Where <outputdir> is the output directory name where clustering results will be stored, <strippedfastqdir> is an input directory name of the path of stripped fastq files to analyze, <biasdir> is the path name for the directory that has files for representitive strands that we are searching for and are used to bias the clustering analysis, <biasconfigfile> is a configuration file path name for the json file that will be used to specify which files from <biasdir> should be included in the biasing process.

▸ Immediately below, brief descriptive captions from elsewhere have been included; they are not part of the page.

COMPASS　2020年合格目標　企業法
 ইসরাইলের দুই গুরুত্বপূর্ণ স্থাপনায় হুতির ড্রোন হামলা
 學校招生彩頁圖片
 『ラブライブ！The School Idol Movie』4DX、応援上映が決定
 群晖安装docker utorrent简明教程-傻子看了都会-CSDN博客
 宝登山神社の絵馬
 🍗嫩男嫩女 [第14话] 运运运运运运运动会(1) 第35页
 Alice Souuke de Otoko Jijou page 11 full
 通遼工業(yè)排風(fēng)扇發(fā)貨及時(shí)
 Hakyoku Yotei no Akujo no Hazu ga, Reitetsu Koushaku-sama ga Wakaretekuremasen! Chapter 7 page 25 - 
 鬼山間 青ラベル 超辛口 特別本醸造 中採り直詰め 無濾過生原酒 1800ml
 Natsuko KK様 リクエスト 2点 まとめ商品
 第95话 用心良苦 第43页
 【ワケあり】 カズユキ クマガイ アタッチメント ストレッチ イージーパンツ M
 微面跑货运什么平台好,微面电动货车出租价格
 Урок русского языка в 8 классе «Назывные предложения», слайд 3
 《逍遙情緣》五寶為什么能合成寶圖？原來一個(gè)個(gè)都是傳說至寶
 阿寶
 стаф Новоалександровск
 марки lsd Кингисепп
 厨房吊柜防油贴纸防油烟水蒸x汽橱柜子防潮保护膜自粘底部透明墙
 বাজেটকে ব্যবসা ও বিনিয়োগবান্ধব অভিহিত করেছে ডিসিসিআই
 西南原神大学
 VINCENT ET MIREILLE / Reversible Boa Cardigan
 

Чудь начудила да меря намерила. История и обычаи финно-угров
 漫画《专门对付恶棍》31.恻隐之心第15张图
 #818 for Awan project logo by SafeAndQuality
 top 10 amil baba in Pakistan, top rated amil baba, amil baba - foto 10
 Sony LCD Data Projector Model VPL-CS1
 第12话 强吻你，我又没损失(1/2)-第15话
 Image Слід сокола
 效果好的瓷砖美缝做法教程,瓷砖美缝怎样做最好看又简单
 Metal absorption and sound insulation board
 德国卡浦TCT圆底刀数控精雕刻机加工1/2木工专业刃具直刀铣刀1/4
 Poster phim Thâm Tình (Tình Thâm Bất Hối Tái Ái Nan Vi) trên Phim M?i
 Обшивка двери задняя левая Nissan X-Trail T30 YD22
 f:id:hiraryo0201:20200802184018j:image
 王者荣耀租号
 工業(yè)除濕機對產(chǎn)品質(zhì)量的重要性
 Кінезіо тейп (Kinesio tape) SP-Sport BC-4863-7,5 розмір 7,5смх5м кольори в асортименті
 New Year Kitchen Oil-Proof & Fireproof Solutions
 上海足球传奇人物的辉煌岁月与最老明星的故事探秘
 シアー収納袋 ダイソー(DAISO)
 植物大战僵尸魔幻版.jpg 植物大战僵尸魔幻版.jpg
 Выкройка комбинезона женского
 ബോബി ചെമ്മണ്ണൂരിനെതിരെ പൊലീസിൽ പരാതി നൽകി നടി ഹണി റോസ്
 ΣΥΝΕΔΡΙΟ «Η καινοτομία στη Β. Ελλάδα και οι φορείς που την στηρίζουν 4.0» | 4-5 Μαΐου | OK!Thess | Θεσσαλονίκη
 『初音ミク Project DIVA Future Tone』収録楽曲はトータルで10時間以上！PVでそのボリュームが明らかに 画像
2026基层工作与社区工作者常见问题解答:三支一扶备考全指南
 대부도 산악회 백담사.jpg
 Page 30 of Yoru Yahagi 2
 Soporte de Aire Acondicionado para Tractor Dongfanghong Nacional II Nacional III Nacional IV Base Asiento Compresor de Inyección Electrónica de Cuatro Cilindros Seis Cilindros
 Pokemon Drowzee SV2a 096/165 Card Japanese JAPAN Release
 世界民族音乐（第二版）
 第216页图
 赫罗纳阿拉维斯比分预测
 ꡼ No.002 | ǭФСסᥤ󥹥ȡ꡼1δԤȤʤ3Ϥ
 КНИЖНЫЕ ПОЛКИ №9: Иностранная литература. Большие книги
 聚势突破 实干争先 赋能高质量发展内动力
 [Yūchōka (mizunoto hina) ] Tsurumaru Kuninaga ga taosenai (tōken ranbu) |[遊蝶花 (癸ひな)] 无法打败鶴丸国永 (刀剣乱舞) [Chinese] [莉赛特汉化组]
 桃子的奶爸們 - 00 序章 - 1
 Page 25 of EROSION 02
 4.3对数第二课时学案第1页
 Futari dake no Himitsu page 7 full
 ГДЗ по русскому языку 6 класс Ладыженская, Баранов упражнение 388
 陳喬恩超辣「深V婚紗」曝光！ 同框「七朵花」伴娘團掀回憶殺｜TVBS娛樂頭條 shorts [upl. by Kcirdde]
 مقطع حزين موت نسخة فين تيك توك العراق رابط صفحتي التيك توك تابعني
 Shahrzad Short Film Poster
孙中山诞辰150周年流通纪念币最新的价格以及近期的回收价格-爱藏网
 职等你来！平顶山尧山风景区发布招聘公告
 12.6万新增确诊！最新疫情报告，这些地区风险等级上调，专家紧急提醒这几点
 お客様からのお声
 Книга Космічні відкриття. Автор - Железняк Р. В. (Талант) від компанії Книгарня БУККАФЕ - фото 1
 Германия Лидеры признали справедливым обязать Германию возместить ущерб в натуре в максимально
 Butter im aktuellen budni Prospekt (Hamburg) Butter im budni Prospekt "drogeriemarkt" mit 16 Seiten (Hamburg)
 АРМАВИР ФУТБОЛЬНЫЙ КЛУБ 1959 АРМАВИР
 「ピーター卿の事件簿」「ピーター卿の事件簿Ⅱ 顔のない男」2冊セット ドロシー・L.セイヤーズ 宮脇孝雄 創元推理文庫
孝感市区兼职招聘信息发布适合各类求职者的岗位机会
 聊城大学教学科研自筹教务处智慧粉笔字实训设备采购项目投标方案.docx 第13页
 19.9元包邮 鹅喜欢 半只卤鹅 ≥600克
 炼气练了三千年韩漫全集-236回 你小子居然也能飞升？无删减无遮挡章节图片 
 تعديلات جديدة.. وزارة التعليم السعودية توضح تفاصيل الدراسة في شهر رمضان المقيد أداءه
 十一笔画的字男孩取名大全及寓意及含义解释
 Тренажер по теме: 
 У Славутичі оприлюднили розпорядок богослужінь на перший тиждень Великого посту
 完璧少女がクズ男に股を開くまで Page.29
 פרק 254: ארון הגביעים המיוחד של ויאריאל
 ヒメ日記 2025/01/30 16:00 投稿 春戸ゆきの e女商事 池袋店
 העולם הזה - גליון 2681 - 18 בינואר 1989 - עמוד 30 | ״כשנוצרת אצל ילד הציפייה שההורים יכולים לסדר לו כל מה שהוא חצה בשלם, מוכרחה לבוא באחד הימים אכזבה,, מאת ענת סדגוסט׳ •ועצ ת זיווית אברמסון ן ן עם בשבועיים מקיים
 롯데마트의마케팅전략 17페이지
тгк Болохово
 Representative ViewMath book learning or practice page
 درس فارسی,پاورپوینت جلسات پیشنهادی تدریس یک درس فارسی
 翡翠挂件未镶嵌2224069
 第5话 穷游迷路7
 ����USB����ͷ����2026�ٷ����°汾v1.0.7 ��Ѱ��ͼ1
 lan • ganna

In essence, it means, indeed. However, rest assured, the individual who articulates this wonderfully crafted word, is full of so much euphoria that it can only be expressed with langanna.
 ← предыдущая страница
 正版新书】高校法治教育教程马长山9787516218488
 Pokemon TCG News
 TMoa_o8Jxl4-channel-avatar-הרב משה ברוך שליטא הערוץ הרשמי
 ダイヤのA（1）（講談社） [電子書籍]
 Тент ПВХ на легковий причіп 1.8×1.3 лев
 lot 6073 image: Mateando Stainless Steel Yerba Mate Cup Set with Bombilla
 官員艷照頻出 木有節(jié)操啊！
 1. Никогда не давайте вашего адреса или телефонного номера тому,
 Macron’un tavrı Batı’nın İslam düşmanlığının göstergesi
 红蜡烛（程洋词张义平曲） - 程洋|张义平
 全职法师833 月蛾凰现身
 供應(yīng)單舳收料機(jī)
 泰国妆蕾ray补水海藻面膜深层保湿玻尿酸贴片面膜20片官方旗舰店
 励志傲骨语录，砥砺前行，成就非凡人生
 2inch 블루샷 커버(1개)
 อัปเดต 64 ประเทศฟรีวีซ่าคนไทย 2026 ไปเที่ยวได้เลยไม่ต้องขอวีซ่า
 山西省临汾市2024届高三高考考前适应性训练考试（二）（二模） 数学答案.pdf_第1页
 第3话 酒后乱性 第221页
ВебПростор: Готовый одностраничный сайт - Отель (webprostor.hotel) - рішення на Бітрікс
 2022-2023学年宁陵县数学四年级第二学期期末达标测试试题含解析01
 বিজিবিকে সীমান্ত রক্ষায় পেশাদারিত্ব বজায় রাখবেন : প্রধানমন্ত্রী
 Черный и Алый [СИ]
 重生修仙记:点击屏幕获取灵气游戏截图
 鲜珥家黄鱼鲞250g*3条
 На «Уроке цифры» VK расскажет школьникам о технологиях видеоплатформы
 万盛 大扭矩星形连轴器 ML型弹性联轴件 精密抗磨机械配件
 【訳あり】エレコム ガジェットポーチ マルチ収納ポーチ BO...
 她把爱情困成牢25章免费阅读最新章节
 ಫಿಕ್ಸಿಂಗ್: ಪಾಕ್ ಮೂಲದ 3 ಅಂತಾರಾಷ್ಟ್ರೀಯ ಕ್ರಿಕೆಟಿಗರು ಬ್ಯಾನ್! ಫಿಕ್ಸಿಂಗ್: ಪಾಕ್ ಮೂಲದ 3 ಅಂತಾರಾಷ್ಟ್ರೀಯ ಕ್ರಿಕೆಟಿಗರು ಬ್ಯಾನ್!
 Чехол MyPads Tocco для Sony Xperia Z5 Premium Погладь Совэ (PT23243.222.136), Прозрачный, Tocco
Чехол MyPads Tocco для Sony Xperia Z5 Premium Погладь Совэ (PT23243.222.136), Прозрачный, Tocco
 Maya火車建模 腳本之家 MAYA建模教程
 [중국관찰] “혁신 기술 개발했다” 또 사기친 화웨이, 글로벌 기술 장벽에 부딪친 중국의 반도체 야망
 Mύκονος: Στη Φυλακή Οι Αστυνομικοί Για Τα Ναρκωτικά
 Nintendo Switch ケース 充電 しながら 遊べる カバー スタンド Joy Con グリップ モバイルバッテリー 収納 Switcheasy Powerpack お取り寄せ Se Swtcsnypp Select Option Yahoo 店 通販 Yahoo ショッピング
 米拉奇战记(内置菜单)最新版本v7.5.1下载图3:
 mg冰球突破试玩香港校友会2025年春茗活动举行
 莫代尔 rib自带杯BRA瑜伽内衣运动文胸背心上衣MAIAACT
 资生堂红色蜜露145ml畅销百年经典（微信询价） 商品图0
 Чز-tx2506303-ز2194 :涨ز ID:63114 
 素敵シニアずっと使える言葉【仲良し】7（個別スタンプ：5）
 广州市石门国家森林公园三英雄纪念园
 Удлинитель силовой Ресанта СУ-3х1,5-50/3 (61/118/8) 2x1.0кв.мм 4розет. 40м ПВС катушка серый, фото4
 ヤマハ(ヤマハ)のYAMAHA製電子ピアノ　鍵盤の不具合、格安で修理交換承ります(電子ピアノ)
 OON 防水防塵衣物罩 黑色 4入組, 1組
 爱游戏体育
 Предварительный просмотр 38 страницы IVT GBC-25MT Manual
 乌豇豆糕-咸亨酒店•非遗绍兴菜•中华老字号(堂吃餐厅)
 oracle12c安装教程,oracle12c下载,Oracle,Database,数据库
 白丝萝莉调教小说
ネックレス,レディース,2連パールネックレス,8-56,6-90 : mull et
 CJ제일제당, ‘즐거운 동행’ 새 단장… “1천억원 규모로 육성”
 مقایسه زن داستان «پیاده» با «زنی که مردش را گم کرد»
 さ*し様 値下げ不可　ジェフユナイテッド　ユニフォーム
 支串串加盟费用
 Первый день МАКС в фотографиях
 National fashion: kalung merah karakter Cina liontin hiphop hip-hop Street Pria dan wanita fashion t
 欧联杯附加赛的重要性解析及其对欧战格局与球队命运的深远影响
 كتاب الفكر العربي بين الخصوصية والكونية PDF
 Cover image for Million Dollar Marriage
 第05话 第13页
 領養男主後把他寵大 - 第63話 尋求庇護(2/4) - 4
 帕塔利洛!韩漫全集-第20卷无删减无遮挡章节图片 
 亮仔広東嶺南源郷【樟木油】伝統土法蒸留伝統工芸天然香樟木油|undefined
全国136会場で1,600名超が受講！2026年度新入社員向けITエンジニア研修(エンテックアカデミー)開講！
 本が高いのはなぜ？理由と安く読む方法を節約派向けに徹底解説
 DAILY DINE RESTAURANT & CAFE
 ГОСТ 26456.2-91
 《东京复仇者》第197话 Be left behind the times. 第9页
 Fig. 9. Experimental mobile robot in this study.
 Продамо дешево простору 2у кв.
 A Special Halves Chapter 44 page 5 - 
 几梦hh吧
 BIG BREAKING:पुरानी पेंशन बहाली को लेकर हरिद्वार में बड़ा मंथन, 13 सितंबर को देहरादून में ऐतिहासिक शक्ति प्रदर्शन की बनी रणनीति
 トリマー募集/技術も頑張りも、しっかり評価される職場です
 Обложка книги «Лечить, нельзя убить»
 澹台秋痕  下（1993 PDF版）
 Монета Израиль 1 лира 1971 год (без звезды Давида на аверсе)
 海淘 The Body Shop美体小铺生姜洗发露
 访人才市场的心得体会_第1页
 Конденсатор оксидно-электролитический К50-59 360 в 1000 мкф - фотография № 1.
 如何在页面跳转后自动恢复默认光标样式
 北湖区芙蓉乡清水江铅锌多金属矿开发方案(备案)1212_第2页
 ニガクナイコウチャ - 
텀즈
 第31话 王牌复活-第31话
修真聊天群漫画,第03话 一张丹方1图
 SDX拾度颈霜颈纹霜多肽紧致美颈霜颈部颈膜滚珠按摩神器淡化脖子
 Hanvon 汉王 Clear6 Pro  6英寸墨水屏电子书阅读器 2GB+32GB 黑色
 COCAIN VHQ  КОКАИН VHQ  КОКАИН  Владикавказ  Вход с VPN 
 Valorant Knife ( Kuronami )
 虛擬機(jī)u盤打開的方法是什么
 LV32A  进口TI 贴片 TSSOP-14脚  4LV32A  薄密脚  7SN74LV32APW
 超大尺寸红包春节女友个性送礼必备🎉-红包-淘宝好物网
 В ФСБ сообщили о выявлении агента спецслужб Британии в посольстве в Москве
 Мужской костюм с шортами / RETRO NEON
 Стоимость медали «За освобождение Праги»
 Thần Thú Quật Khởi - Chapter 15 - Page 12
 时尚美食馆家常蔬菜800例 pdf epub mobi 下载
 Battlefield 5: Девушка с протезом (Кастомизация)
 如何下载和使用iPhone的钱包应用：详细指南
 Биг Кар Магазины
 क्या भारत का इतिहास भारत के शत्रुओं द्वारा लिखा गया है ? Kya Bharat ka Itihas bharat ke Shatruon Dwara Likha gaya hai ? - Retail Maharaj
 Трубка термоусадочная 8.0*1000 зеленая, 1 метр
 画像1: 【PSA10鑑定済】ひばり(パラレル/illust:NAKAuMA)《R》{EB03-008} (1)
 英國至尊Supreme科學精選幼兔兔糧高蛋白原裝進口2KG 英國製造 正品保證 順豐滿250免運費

Now the results should be in the directory that was set up with the <outputdir>, and can be processed by the script at the path ./real_analysis/mapped_strands_analysis_starcode.py to generate erorr rate analysis and read distribution analyses. The list of options can be generated with:

python real_analysis/mapped_strands_analysis_starcode.py --help

The options that set up the analysis with the proper information are explained in more detail as follows:

--sample_range: The range of experiments to include in one spread sheet. This is based on the assumption that all sequencing fastq files start with sX where X is an arbitrary ID number for the fastq file. This can be achieved witha simple renaming before performing all of the analysis. One should check the directory in which mapped strands have been dumped to see which range of sample ID's have been generated since one could generated disjoint ranges 1 at a time, e.g samples 1-5 and 10-15 without 6-9.

--original_encoding_directory: path to the directory that represents the original encoded strands. Should be the same as the <biasdir> path previously used.

--stripped_fastq_directory: path to the stripped fastq data generated by the alignment.sh script.

--primer_partition_top_directory: path to the top level directory of mapped strands. This should be the same as the <outputdir> variable in the cluster.sh script.

--output_book: name of the excel spread sheet that data will be dumped to. In the book, there will be a separate sheet for each sample identified by --sample_range.